STATED GOAL
Reproduce the whole listing below word for word, leaving out the pictures.

====

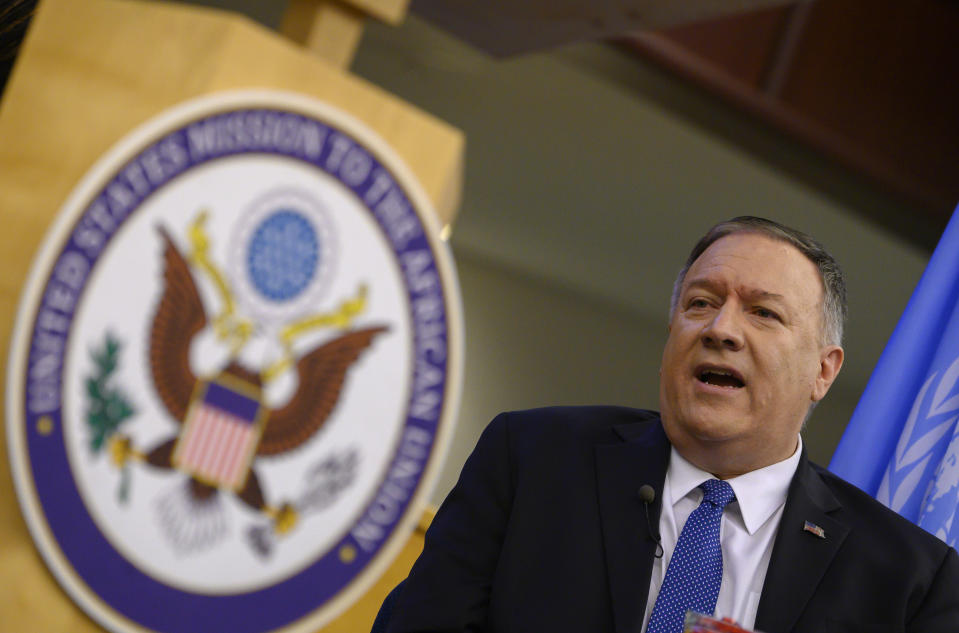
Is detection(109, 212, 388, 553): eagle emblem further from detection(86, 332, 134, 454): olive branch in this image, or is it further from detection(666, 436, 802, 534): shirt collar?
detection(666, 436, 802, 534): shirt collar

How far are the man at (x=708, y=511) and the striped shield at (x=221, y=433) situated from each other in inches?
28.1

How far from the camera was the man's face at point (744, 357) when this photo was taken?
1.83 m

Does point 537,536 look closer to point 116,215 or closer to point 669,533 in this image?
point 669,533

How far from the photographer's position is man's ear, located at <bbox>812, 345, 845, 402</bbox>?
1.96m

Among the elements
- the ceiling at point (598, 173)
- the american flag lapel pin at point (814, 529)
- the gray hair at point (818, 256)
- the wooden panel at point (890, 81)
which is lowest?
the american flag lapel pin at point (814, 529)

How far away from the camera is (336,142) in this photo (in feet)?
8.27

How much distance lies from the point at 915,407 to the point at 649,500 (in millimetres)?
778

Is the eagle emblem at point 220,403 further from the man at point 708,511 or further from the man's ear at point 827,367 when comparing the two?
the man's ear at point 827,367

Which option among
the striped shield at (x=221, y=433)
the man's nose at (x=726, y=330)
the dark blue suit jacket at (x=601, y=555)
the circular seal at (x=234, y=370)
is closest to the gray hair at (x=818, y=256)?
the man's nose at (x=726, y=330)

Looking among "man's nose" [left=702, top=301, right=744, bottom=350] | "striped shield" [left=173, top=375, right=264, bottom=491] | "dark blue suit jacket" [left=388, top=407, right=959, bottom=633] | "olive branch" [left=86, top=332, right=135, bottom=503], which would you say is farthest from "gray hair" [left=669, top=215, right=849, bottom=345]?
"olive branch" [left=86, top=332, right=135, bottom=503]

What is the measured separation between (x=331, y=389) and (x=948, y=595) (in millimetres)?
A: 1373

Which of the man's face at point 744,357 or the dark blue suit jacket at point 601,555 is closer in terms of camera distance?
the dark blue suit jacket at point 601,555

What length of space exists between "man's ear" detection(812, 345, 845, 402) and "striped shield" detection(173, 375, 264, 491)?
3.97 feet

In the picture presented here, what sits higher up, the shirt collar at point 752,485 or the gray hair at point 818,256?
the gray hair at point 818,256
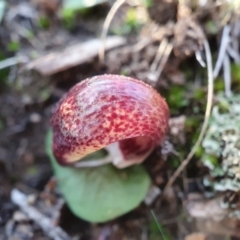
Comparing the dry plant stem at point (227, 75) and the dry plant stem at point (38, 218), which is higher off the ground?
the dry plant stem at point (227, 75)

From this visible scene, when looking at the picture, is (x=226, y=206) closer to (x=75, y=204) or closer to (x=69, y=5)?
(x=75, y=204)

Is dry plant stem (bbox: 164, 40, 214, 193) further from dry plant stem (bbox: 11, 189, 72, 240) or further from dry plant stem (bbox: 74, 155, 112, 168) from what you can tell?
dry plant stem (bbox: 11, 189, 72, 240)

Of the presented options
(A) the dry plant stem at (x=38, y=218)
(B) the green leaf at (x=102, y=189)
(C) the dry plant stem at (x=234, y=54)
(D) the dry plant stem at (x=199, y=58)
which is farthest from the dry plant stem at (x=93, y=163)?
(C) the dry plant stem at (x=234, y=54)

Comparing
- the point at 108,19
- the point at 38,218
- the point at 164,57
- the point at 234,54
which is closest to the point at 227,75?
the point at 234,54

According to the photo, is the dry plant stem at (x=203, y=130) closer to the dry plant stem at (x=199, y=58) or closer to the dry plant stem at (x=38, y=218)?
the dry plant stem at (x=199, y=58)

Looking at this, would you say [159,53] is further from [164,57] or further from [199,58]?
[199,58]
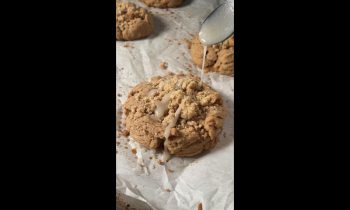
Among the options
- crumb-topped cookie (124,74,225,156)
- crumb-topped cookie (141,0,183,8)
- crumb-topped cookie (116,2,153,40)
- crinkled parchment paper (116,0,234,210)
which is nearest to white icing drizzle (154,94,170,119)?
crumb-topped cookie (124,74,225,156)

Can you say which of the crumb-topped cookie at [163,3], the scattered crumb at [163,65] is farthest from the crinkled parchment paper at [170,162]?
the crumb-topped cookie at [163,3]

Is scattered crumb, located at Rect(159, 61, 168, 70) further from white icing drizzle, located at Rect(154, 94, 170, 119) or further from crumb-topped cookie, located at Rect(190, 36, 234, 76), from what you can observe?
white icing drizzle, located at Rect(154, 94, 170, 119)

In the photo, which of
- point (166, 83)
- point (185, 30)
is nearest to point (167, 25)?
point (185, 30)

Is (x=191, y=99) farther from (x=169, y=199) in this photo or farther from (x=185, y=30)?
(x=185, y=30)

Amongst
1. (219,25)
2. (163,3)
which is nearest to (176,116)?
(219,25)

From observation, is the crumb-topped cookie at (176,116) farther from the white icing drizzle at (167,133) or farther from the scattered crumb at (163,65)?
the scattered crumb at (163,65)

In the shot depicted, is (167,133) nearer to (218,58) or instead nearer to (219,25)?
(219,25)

====

SOLUTION BELOW
Is detection(109, 212, 388, 553): eagle emblem further from detection(86, 332, 134, 454): olive branch in this image, or is it further from detection(666, 436, 802, 534): shirt collar?
detection(666, 436, 802, 534): shirt collar

How far are the man at (x=708, y=511) and the striped shield at (x=221, y=433) situated from each other in inches?
28.1

How far from the camera was the man's face at point (744, 357) when this photo was taken?
1.83 m

Does point 537,536 look closer to point 116,215 or closer to point 669,533 in this image?
point 669,533

How far from the photographer's position is man's ear, located at <bbox>812, 345, 845, 402</bbox>?
1.96m

Among the elements
- the ceiling at point (598, 173)
- the american flag lapel pin at point (814, 529)
- the gray hair at point (818, 256)
- the wooden panel at point (890, 81)
which is lowest?
the american flag lapel pin at point (814, 529)

How far away from the camera is (336,142) in this photo (in feet)?
8.27

How much distance lies from the point at 915,407 to the point at 649,500 (in millimetres)?
778

Is the eagle emblem at point 220,403 further from the man at point 708,511 or further from the man's ear at point 827,367 when comparing the two?
the man's ear at point 827,367

Which option among
the striped shield at (x=221, y=433)
the man's nose at (x=726, y=330)
the dark blue suit jacket at (x=601, y=555)
the circular seal at (x=234, y=370)
is closest to the gray hair at (x=818, y=256)?
the man's nose at (x=726, y=330)

Looking among "man's nose" [left=702, top=301, right=744, bottom=350] | "striped shield" [left=173, top=375, right=264, bottom=491] | "dark blue suit jacket" [left=388, top=407, right=959, bottom=633] | "olive branch" [left=86, top=332, right=135, bottom=503], which would you say is farthest from "gray hair" [left=669, top=215, right=849, bottom=345]?
"olive branch" [left=86, top=332, right=135, bottom=503]

What is the measured separation between (x=331, y=389) and (x=948, y=595) (in millimetres)?
A: 1373

Which of the man's face at point 744,357 or the dark blue suit jacket at point 601,555 is closer in terms of camera distance?
the dark blue suit jacket at point 601,555

What length of space exists between "man's ear" detection(812, 345, 845, 402) and "striped shield" detection(173, 375, 264, 491)?
3.97 feet

In the picture presented here, what sits higher up, the shirt collar at point 752,485 or the gray hair at point 818,256?
the gray hair at point 818,256
Comparing the dry plant stem at point (227, 75) and the dry plant stem at point (38, 218), which is higher off the ground?
the dry plant stem at point (227, 75)

From this visible scene, when looking at the picture, is (x=226, y=206) closer to (x=75, y=204) or closer to (x=69, y=5)?
(x=75, y=204)

Is dry plant stem (bbox: 164, 40, 214, 193) further from dry plant stem (bbox: 11, 189, 72, 240) or further from dry plant stem (bbox: 74, 155, 112, 168) from what you can tell?
dry plant stem (bbox: 11, 189, 72, 240)

Of the presented options
(A) the dry plant stem at (x=38, y=218)
(B) the green leaf at (x=102, y=189)
(C) the dry plant stem at (x=234, y=54)
(D) the dry plant stem at (x=199, y=58)
which is farthest from the dry plant stem at (x=93, y=163)?
(C) the dry plant stem at (x=234, y=54)

Comparing
- the point at 108,19
- the point at 38,218
- the point at 164,57
- the point at 234,54
which is closest to the point at 227,75?
the point at 234,54

According to the photo, is the dry plant stem at (x=203, y=130) closer to the dry plant stem at (x=199, y=58) or closer to the dry plant stem at (x=38, y=218)?
the dry plant stem at (x=199, y=58)

Looking at this, would you say [159,53] is further from [164,57] or further from [199,58]?
[199,58]
Among the options
- crumb-topped cookie (124,74,225,156)
- crumb-topped cookie (141,0,183,8)
- crumb-topped cookie (116,2,153,40)
- crinkled parchment paper (116,0,234,210)
which is nearest to white icing drizzle (154,94,170,119)?
crumb-topped cookie (124,74,225,156)

Can you say which of the crumb-topped cookie at [163,3], the scattered crumb at [163,65] is farthest from the crinkled parchment paper at [170,162]?
the crumb-topped cookie at [163,3]

Is scattered crumb, located at Rect(159, 61, 168, 70) further from white icing drizzle, located at Rect(154, 94, 170, 119) or further from crumb-topped cookie, located at Rect(190, 36, 234, 76), from what you can observe?
white icing drizzle, located at Rect(154, 94, 170, 119)

In the photo, which of
- point (166, 83)
- point (185, 30)
is nearest to point (167, 25)?
point (185, 30)

Is (x=191, y=99) farther from (x=169, y=199) in this photo or farther from (x=185, y=30)?
(x=185, y=30)

Amongst
1. (219,25)
2. (163,3)
which is nearest to (176,116)?
(219,25)

From observation, is the crumb-topped cookie at (176,116) farther from the white icing drizzle at (167,133) or farther from the scattered crumb at (163,65)?
the scattered crumb at (163,65)

In the shot depicted, is (167,133) nearer to (218,58) or instead nearer to (219,25)?
(219,25)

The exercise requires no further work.